Learning rate schedules are techniques used to adjust Learning rate during training by predefined schedule.
See what is Learning rate here https://marko-kovacevic.com/blog/learning-rate-in-deep-learning/
Popular Learning rate schedules techniques are:
- Step decay
- Exponential decay
- Time decay
1. Step Decay
Step decay reduce the Learning rate by predefined value after predefined epochs.
Usually Learning rate is reduces by a half every 5 epochs or by 0.1 every 20 epochs. These numbers depend on the type of problem.

1.1. Mathematical Implementation
lr = lr0 * d^floor( (1 + t) / r) lr - learning rate lr0 - initial learning rate d - decay parameter (how much the learning rate should change at each drop) t - iteration number r - how often the rate should be dropped (10 corresponds to a drop every 10 iterations)
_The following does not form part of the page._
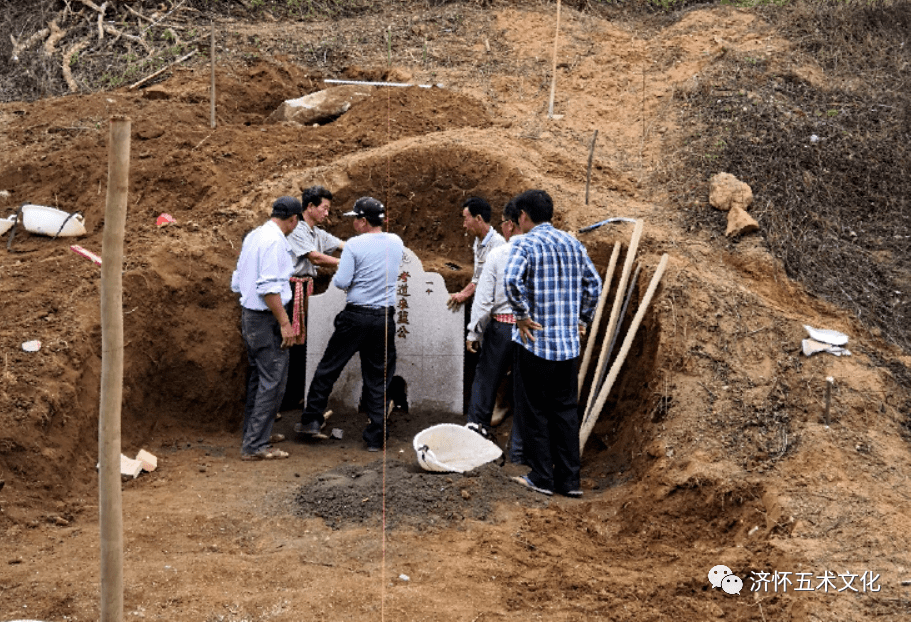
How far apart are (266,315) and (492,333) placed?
5.53 ft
1.2. Programming Implementation
Keras:
def step_decay(epoch):
initial_lrate = 0.1
drop = 0.5
epochs_drop = 10.0
lrate = initial_lrate * math.pow(drop,
math.floor((1+epoch)/epochs_drop))
return lrate
lrate = LearningRateScheduler(step_decay)
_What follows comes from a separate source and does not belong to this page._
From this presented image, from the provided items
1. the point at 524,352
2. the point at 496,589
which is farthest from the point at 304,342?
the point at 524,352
https://keras.io/callbacks/#learningratescheduler
LearningRateScheduler is callback function that allows you freedom to define your custom Learning rate schedule.
With callbacks you can customize the behavior of a Keras model during training.
2. Exponential Decay
Exponential Decay reduce the Learning rate by folowing an exponential curve.
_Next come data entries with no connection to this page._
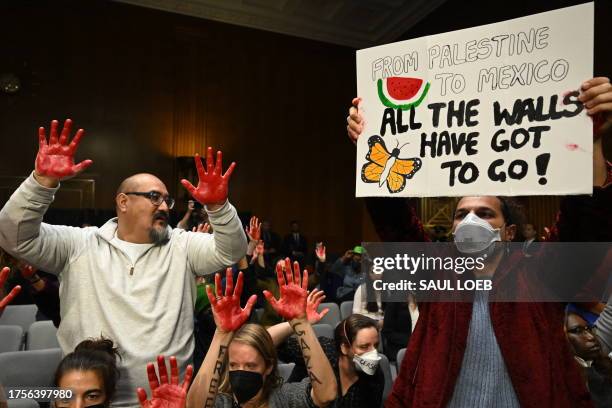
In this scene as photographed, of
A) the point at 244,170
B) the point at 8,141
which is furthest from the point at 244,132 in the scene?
the point at 8,141

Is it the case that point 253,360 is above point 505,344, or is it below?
below

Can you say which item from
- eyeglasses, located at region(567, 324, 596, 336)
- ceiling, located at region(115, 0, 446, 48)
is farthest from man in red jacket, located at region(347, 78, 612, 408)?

2.1. Mathematical Implementation
lr=lr0*e^(−d*t) lr - learning rate lr0 - initial learning rate e - Euler's number (it is 2.71828) d - decay parameter (how much the learning rate should change at each drop) t - iteration number
2.2. Programming Implementation
Tensorflow:
tf.compat.v1.train.exponential_decay(
learning_rate, global_step, decay_steps, decay_rate, staircase=False, name=None
)
https://www.tensorflow.org/api_docs/python/tf/compat/v1/train/exponential_decay
Keras:
tf.keras.optimizers.schedules.ExponentialDecay( initial_learning_rate, decay_steps, decay_rate, staircase=False, name=None )
https://www.tensorflow.org/api_docs/python/tf/keras/optimizers/schedules/ExponentialDecay
3. Time Decay
TIme decay reduce the Learning rate by time that was elapsed. Time is number of elapsed iterations.
Time decay is also called 1/t decay (Inverse time decay).

3.1. Mathematical Implementation
lr=lr0/(1+d*t) lr - learning rate lr0 - initial learning rate d - decay parameter (how much the learning rate should change at each drop) t - iteration number
3.2. Programming Implementation
Tensorflow:
tf.compat.v1.train.inverse_time_decay( learning_rate, global_step, decay_steps, decay_rate, staircase=False, name=None )
https://www.tensorflow.org/api_docs/python/tf/compat/v1/train/inverse_time_decay
Keras:
tf.keras.optimizers.schedules.InverseTimeDecay( initial_learning_rate, decay_steps, decay_rate, staircase=False, name=None )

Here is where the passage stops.